Esas No: 2015/209
Karar No: 2015/339
Yargıtay Ceza Genel Kurulu 2015/209 Esas 2015/339 Karar Sayılı İlamı
"İçtihat Metni"
Mahkemesi : ... Ağır Ceza
Kişiyi hürriyetinden yoksun kılma suçundan sanık ...’un TCK"nun 109/2-3-5, 62, 53 ve 63. maddeleri uyarınca 5 yıl; sanık ...’nun aynı kanunun 109/2-3-5, 62, 31/3 ve 63. maddeleri uyarınca 3 yıl 4 ay; sanık ...’ün de 109/2-3-5, 62, 31/2 ve 63. maddeleri uyarınca 2 yıl 6 ay hapis cezası ile cezalandırılmalarına, mahsuba ve sanık ... hakkında hak yoksunluğuna ilişkin, ... Ağır Ceza Mahkemesince verilen ... gün ve ... sayılı hükmün sanıklar müdafileri ile sanıklar ... ve ... tarafından temyiz edilmesi üzerine dosyayı inceleyen Yargıtay ... Ceza Dairesince ... gün ve ... sayı ile;
“...Yerinde görülmeyen sair temyiz itirazlarının reddine, ancak;
Sanıkların olay günü para karşılığı cinsel ilişkide bulunma tekliflerini reddeden mağduru ikna ederek ıssız bir yere götürüp burada ellerini iple ağaca bağlayarak basit cinsel istismarda bulunmaları şeklinde gerçekleşen eylemde, mağdurun ellerini iple ağaca bağlama biçimindeki cebrin kişiyi hürriyetinden yoksun kılma suçunun değil, TCK’nun 103/4. maddesi kapsamında çocuğun basit cinsel istismarı suçunun unsurunu oluşturduğu anlaşıldığından, sanıkların TCK’nun 109. maddesinin 1. fıkrası ile cezalandırılmaları gerekirken aynı maddenin 2. fıkrası ile mahkûmiyetlerine karar verilerek fazla ceza tayini” isabetsizliğinden bozulmasına karar verilmiştir.

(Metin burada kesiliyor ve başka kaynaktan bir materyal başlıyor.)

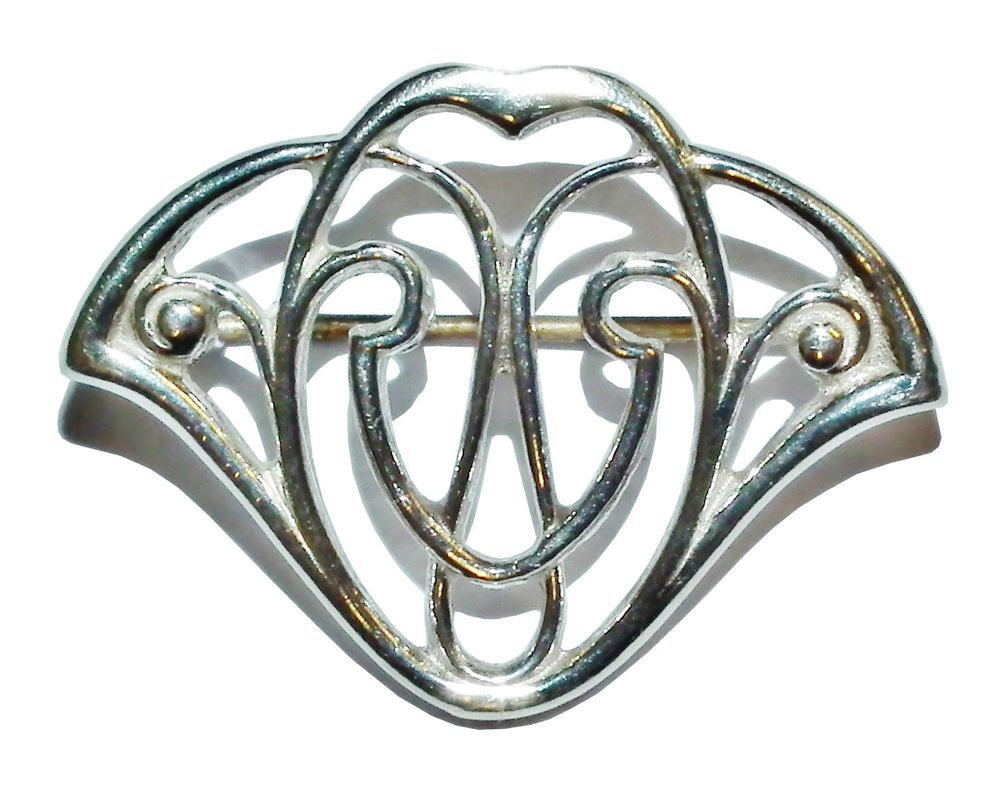Stamped  SILVER , Sterling Silver Fancy Brooch With Base Metal Pin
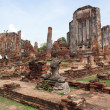 Ruins and sittung Buddha - Stock Photo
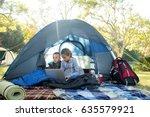kids using laptop in the tent... | Shutterstock . vector #635579921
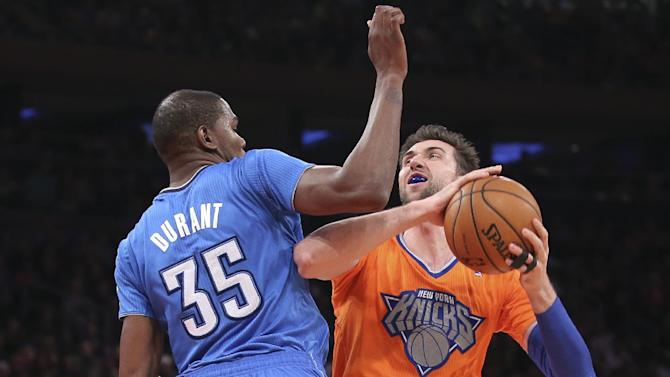 New York Knicks power forward Andrea Bargnani (77) shoots against Oklahoma City Thunder forward Kevin Durant (35) during the first half of their NBA basketball game at Madison Square Garden, Wednesday, Dec. 25, 2013, in New York. (AP Photo/John Minchillo)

Yargıtay Cumhuriyet Başsavcılığı ise ... gün ve ... sayı ile;
“...Sanıkların olay gecesi para karşılığı cinsel ilişkide bulunma tekliflerini reddeden mağduru ikna ederek, ıssız bir yere götürüp burada ellerini iple ağaca bağlayarak, basit cinsel istismarda bulundukları hususunda bir ihtilaf bulunmamaktadır. Ancak adli raporlardan da anlaşılacağı üzere mağdur ..."de zihinsel yetersizlik ve bipolar bozukluk bulunduğundan beden ve ruh bakımından kendini savunacak durumda değildir. Bu itibarla rızasının bulunduğu kabul edilse dahi bunun hukuka uygun bir rıza olduğundan bahsedilemeyeceği gibi, ağaca bağlamak suretiyle basit cinsel istismar eylemlerinde bulunmaları, mağdurun olaya rızası bulunmadığını ve dolayısıyla da kaçmasına engel olmak amacıyla yaptıklarını göstermektedir. Eylemi gerçekleştirdikleri sırada mağdura karşı uyguladıkları cebir kişiyi hürriyetinden yoksun kılma suçuna ilişkin olduğu" görüşüyle itiraz kanun yoluna başvurarak, Özel Daire bozma kararının kaldırılmasına ve yerel mahkeme hükmünün onanmasına karar verilmesi talebinde bulunmuştur.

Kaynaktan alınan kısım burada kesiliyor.